- **Task objective**:
Omitting the pictures, print every line below exactly as it stands.

- **Input for this task**:

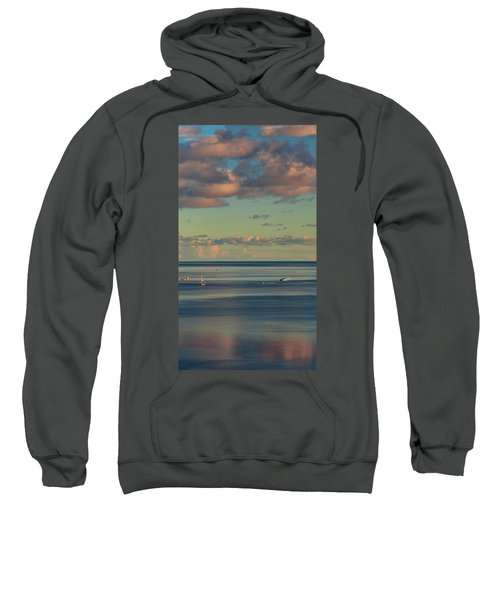 Kaneohe Bay Panorama Mural 4 Of 5 Sweatshirt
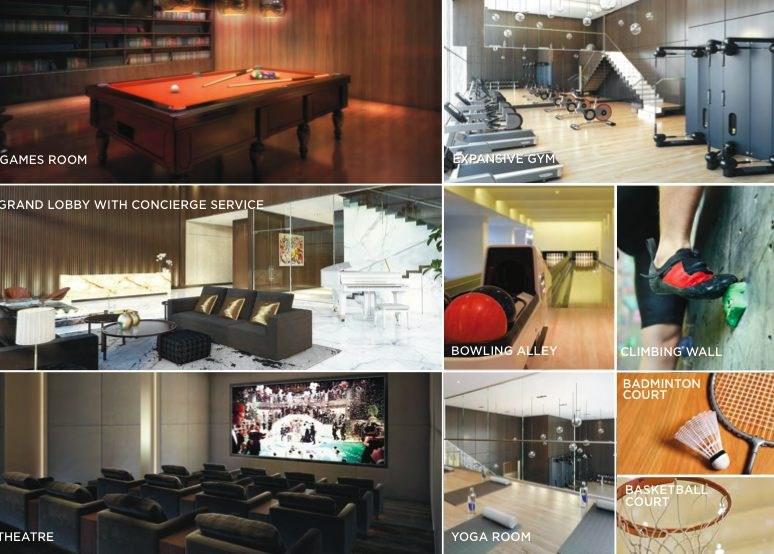 Condo Apartment at 1806 8833 HAZELBRIDGE WAY, Unit 1806, Richmond, British Columbia. Image 20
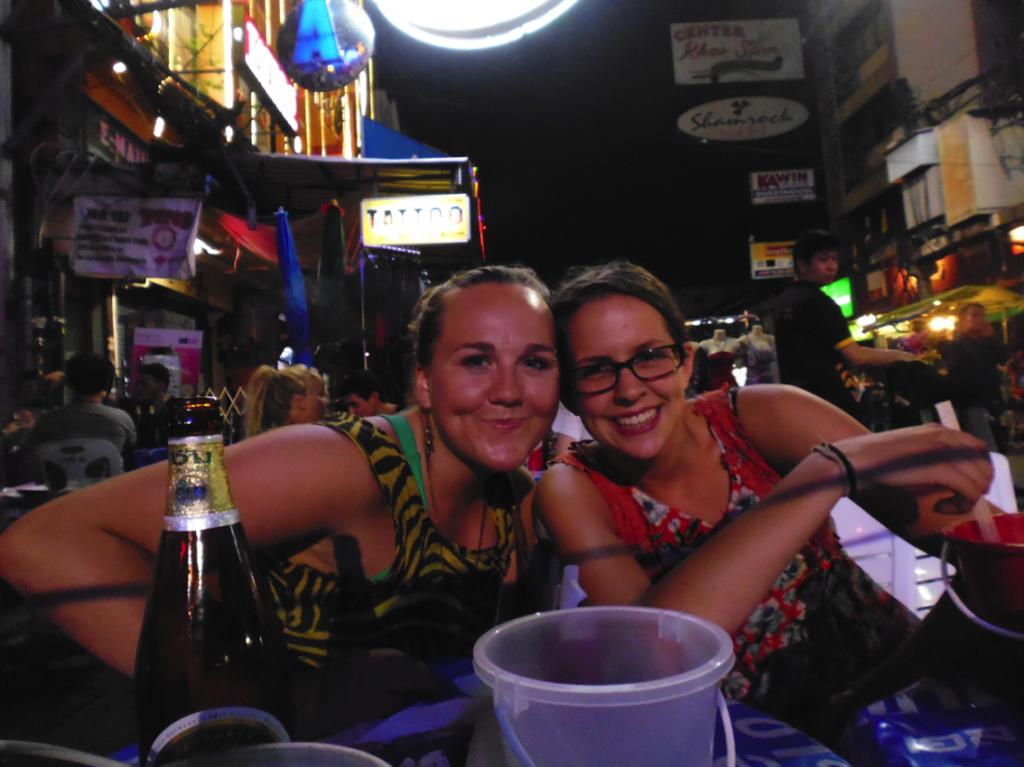 Drinks at Khao San Road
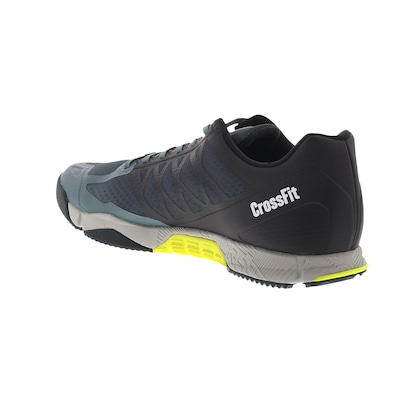 Tênis Reebok CrossFit Speed TR 1.0 - Masculino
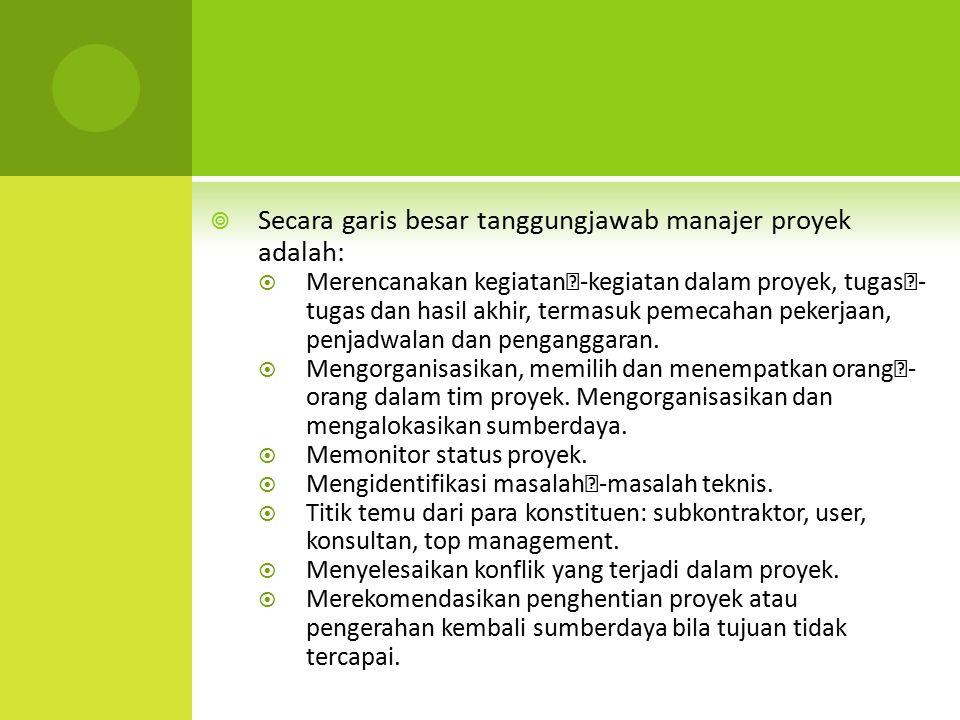 Secara garis besar tanggungjawab manajer proyek adalah:
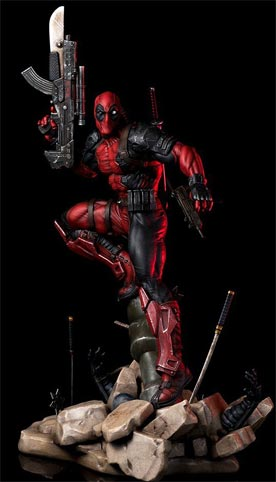 Deadpool-Figurine-collector-collection-rare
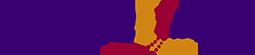 J.L. Carpenter Design Logo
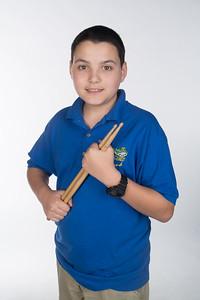 Alejandro Rodriguez-0005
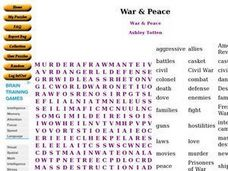 War & Peace Worksheet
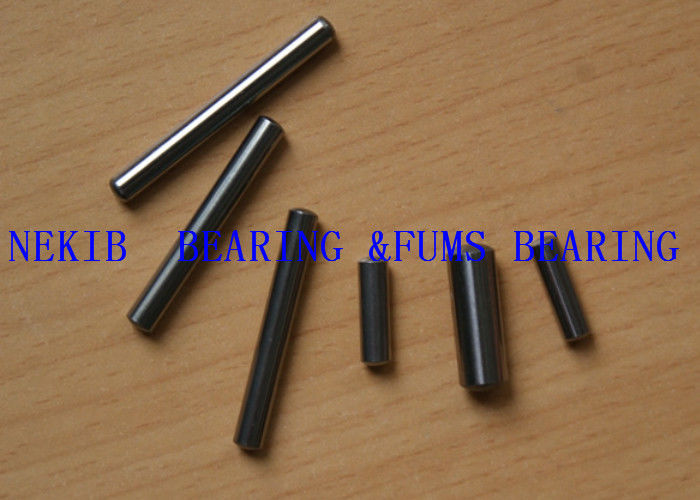 High Precision Roller And Pin 84829100 With High Pressure Resistance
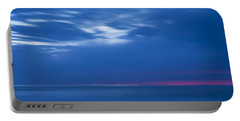 An Icy Blue Sea At Dawn Portable Battery Charger
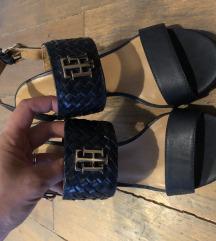 Hilfiger sandale 🛍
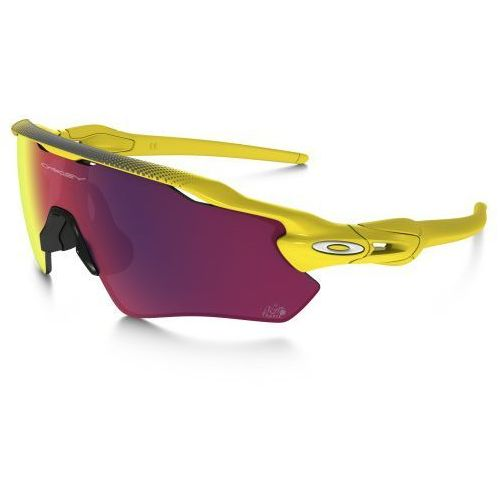 Okulary Oakley Radar EV Path Team Yellow Tour de France Collection Prizm Road OO9208-43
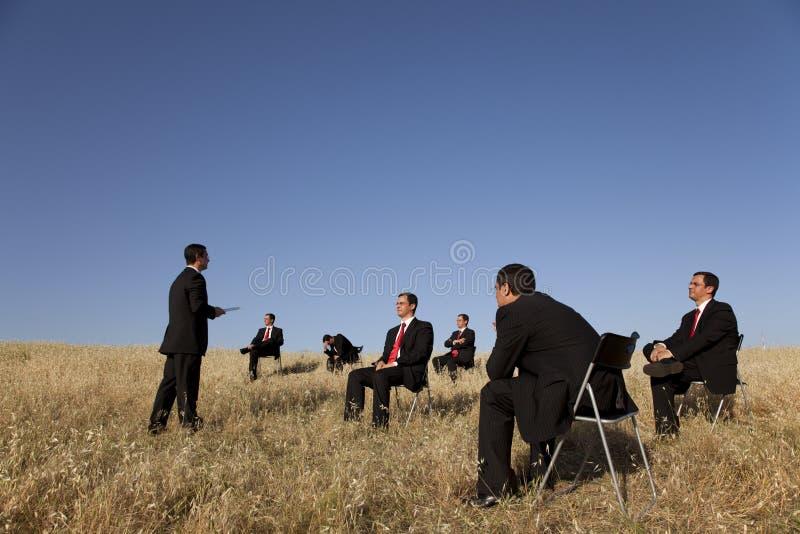 utomhus- utbildning för affär royaltyfria foton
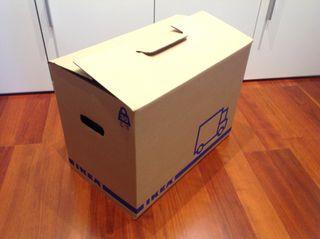 Cajas mudanza Ikea
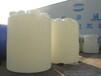 漳州耐酸碱10吨塑料水塔厂家直销龙海10吨塑料水塔价格
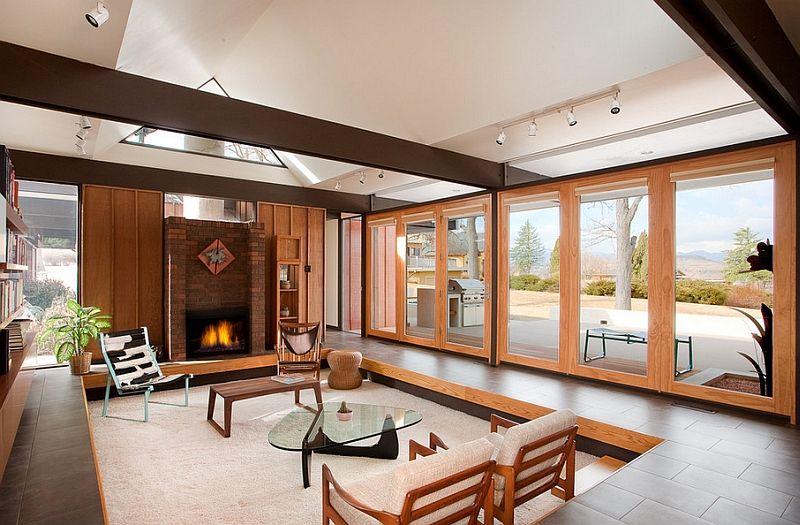 10 Brilliant Living Room Designs7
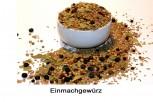 Gurkeneinmach-Gewürz 160g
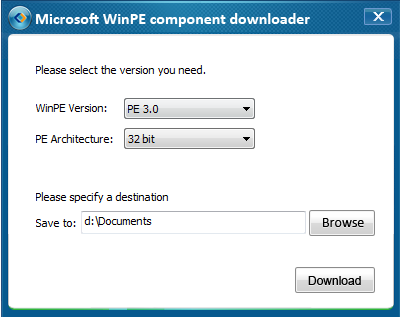 How to create WinPE emergency disk when failed to download WinPE component automatically Usually, if the operating system contains WinPE component already, then EaseUS Todo Backup will directly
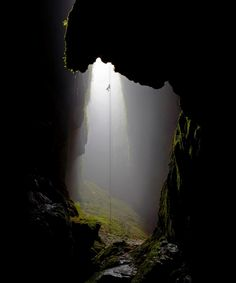 Rappel into a cave! Maybe here at the Lost World Cave in New Zealand, or maybe Devil's Sinkhole in West Texas.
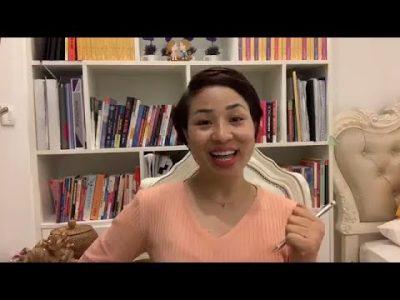 bsoige esvi 400x300 - Tư Vấn Tâm Lý Tình Yêu Hôn Nhân - Vera Hà Anh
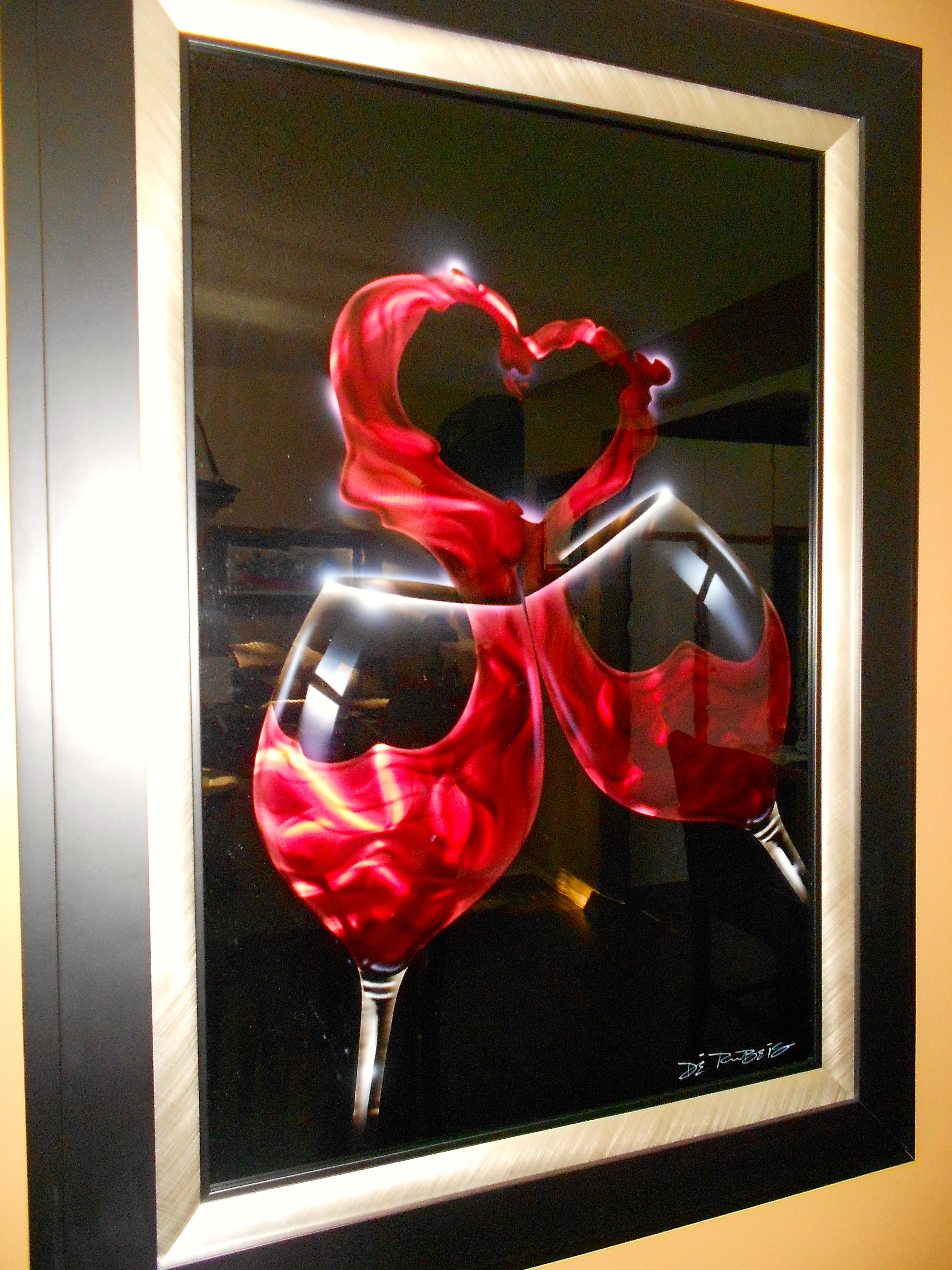Its Called I Love Wine Appropriate For Me Lol By Chris De Rubeis Art Valentines My Love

- **Answer area**:
 Kaneohe Bay Panorama Mural 4 Of 5 Sweatshirt
 Condo Apartment at 1806 8833 HAZELBRIDGE WAY, Unit 1806, Richmond, British Columbia. Image 20
 Drinks at Khao San Road
 Tênis Reebok CrossFit Speed TR 1.0 - Masculino
 Secara garis besar tanggungjawab manajer proyek adalah:
 Deadpool-Figurine-collector-collection-rare
 J.L. Carpenter Design Logo
 Alejandro Rodriguez-0005
 War & Peace Worksheet
 High Precision Roller And Pin 84829100 With High Pressure Resistance
 An Icy Blue Sea At Dawn Portable Battery Charger
 Hilfiger sandale 🛍
 Okulary Oakley Radar EV Path Team Yellow Tour de France Collection Prizm Road OO9208-43
 utomhus- utbildning för affär royaltyfria foton
 Cajas mudanza Ikea
 漳州耐酸碱10吨塑料水塔厂家直销龙海10吨塑料水塔价格
 10 Brilliant Living Room Designs7
 Gurkeneinmach-Gewürz 160g
 How to create WinPE emergency disk when failed to download WinPE component automatically Usually, if the operating system contains WinPE component already, then EaseUS Todo Backup will directly
 Rappel into a cave! Maybe here at the Lost World Cave in New Zealand, or maybe Devil's Sinkhole in West Texas.
 bsoige esvi 400x300 - Tư Vấn Tâm Lý Tình Yêu Hôn Nhân - Vera Hà Anh
Its Called I Love Wine Appropriate For Me Lol By Chris De Rubeis Art Valentines My Love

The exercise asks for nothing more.